**ÉNONCÉ DE LA TÂCHE:** Dans l'extrait de jugement ci-dessous, relevez toutes les désignations abrégées que le texte définit entre parenthèses afin d'y renvoyer par la suite.

**TEXTE DE RÉFÉRENCE:**
══════

Référence : 2016 CF 1145

[TRADUCTION FRANÇAISE]

Ottawa (Ontario), le 14 octobre 2016

En présence de madame la juge Simpson

ENTRE :

STUART MORRISON

demandeur

et

LE MINISTRE DU REVENU NATIONAL

défendeur

JUGEMENT ET MOTIFS :

I.                   La procédure

[1]               Stuart Morrison (le demandeur) a demandé un contrôle judiciaire d’une décision du ministre du Revenu national (le ministre) datée du 16 février 2016 (la décision) dans laquelle, après un réexamen, le ministre a rejeté la demande au deuxième palier du demandeur pour l’allègement de tous les intérêts qui lui ont été imposés conformément au paragraphe 220(3.1) de la Loi de l’impôt sur le revenu, L.R.C., (1985), ch. 1 (5e suppl.) (la Loi). Le demandeur a demandé un allègement pour ses années d’imposition 1997 et 1998 sur la base des difficultés financières, de l’erreur et du retard de la part de l’Agence du revenu du Canada  (l’ARC) et des circonstances extraordinaires.

II.                Exposé des faits

[2]               En 1997 et en 1998, le demandeur a acheté des œuvres d’art à des prix de gros dans le cadre d’un arrangement d’abri fiscal. Ses sorties de fonds étaient de 22 334 $ en 1997 et de 24 408 $ en 1998. Il a ensuite fait don des œuvres d’art à un organisme de bienfaisance enregistré et a obtenu un reçu aux fins d’impôt pour la valeur au détail des œuvres d’art. Il a ensuite demandé des déductions pour dons de bienfaisance de 71 208 $ en 1997 et de 85 642 % en 1998.

[3]               Le demandeur a fait l’objet d’un audit et les déductions n’ont pas été acceptées. En 2001, le demandeur s’est vu imposer une nouvelle cotisation pour 1997 et 1998. Il a été conclu qu’il devait environ 140 000 $ en principal, intérêts et pénalités. En réponse, le demandeur a déposé des avis d’opposition (les oppositions).

[4]               Peu de temps après, dans une lettre datée du 16 octobre 2001, le ministre a informé le demandeur que ses oppositions seraient mises en suspens en attendant l’issue de deux affaires portant sur des abris fiscaux similaires. Il s’agissait notamment des affaires Klotz c. R, 2004 CCI 147, conf. par 2005 CAF 158, autorisation d’interjeter appel à la CSC refusée [2005] CSCR n286 (C.S.C.) et Nash c. R, 2004 CCI 651, infirmé par 2005 CAF 386, autorisation d’interjeter appel à la CSC refusée [2006] CSCR n20 (C.S.C.) (des causes types). Le demandeur a aussi été avisé que, malgré le fait que ses oppositions étaient mises en suspens, les intérêts continueront de s’accumuler sur sa dette fiscale jusqu’à ce qu’elle soit payée.

══════

**SECTION DES DONNÉES:**
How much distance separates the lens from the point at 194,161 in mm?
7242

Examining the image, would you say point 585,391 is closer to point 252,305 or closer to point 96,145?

══════

**RÉPONSE COMPLÈTE:**
- le demandeur
- le ministre
- la décision
- la Loi
- l'ARC
- les oppositions
- des causes types